BIOMARKERS OF EXACERBATIONS
A biomarker refers to the measurement of any molecule or material (cells and tissue) that reflects the disease process. In COPD, several types of biomarker have been measured that are related to disease pathophysiology and the inflammatory and destructive process in the lung, but there are few measurements during exacerbations 64. Biomarkers have been measured in blood, urine, sputum, bronchoalveolar lavage and exhaled breath.
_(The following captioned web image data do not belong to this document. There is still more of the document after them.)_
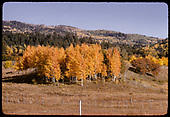 Fall color - Chama<br /> D&amp;RGW  Chama, NM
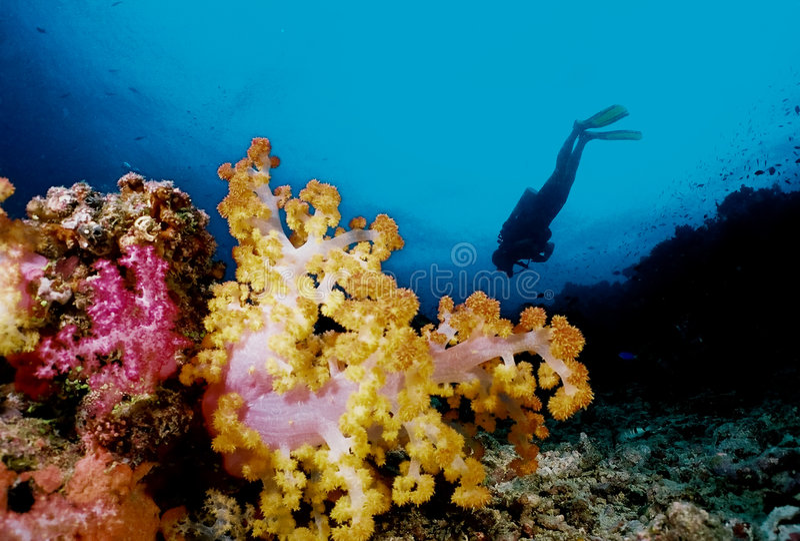 Taucher und weiche Koralle stockfoto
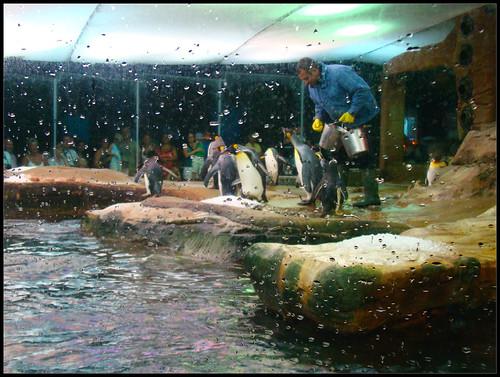 Pingüinos comiendo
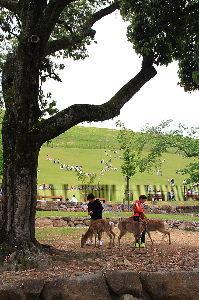 写遊人 奈良公園の鹿と遊ぶ子供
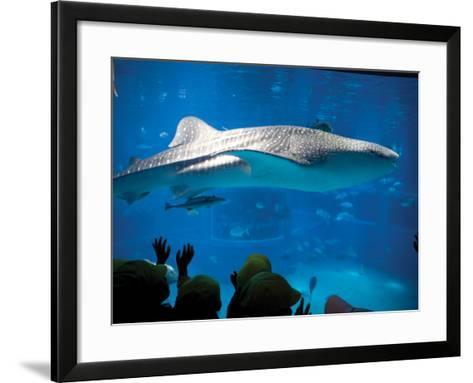 Excited School Children Gazing at Whale Shark at Osaka Aquarium-Antony Giblin-Framed Art Print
So far there is little information about whether biomarkers can predict exacerbations or distinguish between different causal mechanisms for exacerbations, thus providing a means of guiding the therapy.
Various inflammatory biomarkers, including TNF-α, IL-6 and C-reactive protein (CRP) are increased in the plasma of patients with stable COPD, but it is uncertain whether or not they predict exacerbations. There is an increase in plasma concentrations of inflammatory markers during acute exacerbations, including TNF-α and IL-6, and this may represent overspill from the lung 65, 66. A recent study measured 36 plasma biomarkers during acute exacerbations in 90 patients with COPD and compared concentrations with the baseline state 67. The most selective biomarker turned out to be CRP, although it was not specific for an exacerbation. The interrelationships between the various biomarkers suggested that there was an increase in monocyte and lymphocyte activation during an exacerbation. None of the biomarkers proved to be useful in predicting the clinical severity of an exacerbation. Plasma leptin concentrations are increased during an exacerbation and this may indicate negative energy balance during an acute exacerbation 65, 68. Systemic oxidative stress is also increased during exacerbations, with increased concentrations of markers of oxidative stress and reduced antioxidants 69.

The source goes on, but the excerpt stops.